Deux visions du futur
Prédire l’avenir et décrire le monde dans lequel nous vivrons d’ici vingt à trente ans est un exercice périlleux. Parmi les oracles qui se livrent à cet exercice, figurent de grands optimistes comme Peter Diamandis ou Ray Kurzweil, tous deux fondateurs de la Singularity University. Ils sont convaincus de notre capacité à bâtir une société de l’abondance au cœur de laquelle une humanité de plus en plus gourmande en énergie, eau, nourriture, territoire, viendrait combler ses besoins grâce à la révolution technologique en cours. Pour ces radicaux optimistes, la conquête spatiale, l’intelligence artificielle, la robotique, les nanotechnologies, les biotechnologies, la convergence entre sciences de l’information et sciences cognitives seraient autant de moyens qui permettraient d’éradiquer pauvreté, pollution, maladie, etc. A l’opposé, certains pessimistes voient notre futur sous un jour beaucoup plus sombre. C’est le cas de Michel Houellebecq dans son dernier ouvrage, « Soumission », ou de Boualem Sansal dans le très brûlant « 2084, la fin du monde ». Dans leurs anticipations romancées, notre société disloquée réagirait à la modernité en donnant naissance à de nouveaux systèmes totalitaires instaurés par le fanatisme religieux.
☆ ☆ ☆ ☆ ☆ ☆ ☆
Relevez toutes les personnes citées par leur nom dans le texte sur les deux visions du futur.

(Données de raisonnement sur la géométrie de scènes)
☆ ☆ ☆ ☆ ☆ ☆ ☆
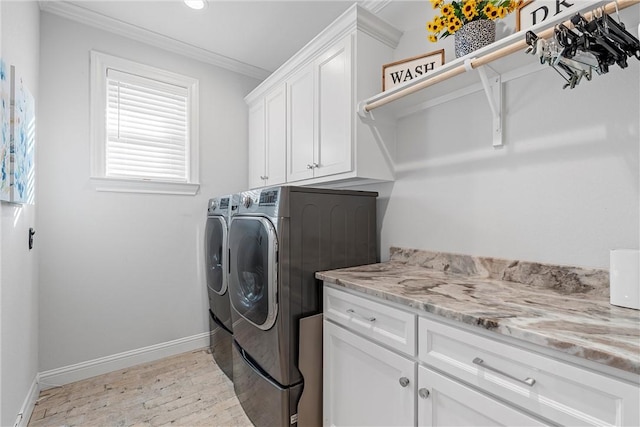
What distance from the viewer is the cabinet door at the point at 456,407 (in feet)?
2.67

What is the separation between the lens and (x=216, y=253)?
2266mm

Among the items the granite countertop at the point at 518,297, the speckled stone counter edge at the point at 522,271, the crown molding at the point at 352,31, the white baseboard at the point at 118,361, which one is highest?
the crown molding at the point at 352,31

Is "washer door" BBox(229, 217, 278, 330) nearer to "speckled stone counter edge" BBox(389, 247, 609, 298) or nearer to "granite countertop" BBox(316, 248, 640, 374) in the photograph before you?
"granite countertop" BBox(316, 248, 640, 374)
☆ ☆ ☆ ☆ ☆ ☆ ☆
### [RÉPONSE FINALE]
Peter Diamandis, Ray Kurzweil, Michel Houellebecq, Boualem Sansal